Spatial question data
● ● ● ● ●
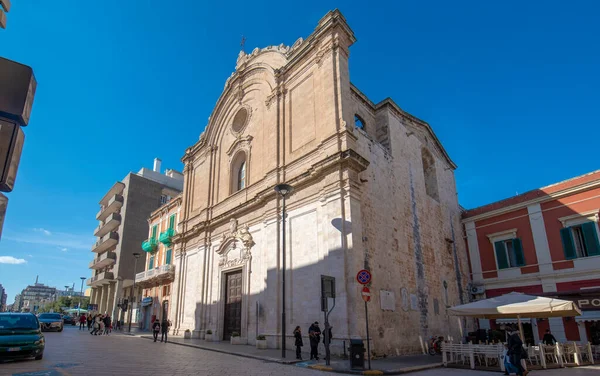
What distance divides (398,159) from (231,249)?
33.1ft

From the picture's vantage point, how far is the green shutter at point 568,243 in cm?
1777

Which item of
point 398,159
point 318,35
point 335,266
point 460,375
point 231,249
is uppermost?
point 318,35

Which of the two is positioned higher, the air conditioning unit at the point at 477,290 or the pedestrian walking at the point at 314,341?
the air conditioning unit at the point at 477,290

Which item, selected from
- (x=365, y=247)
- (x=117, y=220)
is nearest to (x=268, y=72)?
(x=365, y=247)

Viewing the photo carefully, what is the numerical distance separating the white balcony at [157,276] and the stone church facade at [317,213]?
2.40 metres

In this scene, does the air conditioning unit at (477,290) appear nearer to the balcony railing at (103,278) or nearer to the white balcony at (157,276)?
the white balcony at (157,276)

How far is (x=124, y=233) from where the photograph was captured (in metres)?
40.0

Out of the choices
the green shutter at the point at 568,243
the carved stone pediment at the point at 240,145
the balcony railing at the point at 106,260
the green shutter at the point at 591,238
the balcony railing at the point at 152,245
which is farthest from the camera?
the balcony railing at the point at 106,260

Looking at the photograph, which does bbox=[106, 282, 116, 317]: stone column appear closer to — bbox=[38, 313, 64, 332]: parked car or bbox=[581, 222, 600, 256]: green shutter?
bbox=[38, 313, 64, 332]: parked car

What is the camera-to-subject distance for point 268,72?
20.8 m

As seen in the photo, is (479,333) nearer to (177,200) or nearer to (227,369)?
(227,369)

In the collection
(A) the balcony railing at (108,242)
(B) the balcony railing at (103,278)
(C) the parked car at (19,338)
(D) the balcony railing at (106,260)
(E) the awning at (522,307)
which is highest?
(A) the balcony railing at (108,242)

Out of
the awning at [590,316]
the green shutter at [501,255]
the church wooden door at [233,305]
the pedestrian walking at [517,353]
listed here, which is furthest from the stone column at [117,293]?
the awning at [590,316]

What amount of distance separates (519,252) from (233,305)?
51.7 ft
● ● ● ● ●
▸ What is asked
Put the lines of the data above, from the line containing "Which item, selected from" through the line containing "2.40 metres", into a JSON list of strings with one string per line. Skip blank lines and include only that stretch.

▸ Result
[
  "Which item, selected from",
  "- (x=365, y=247)",
  "- (x=117, y=220)",
  "is nearest to (x=268, y=72)?",
  "(x=365, y=247)",
  "Viewing the photo carefully, what is the numerical distance separating the white balcony at [157,276] and the stone church facade at [317,213]?",
  "2.40 metres"
]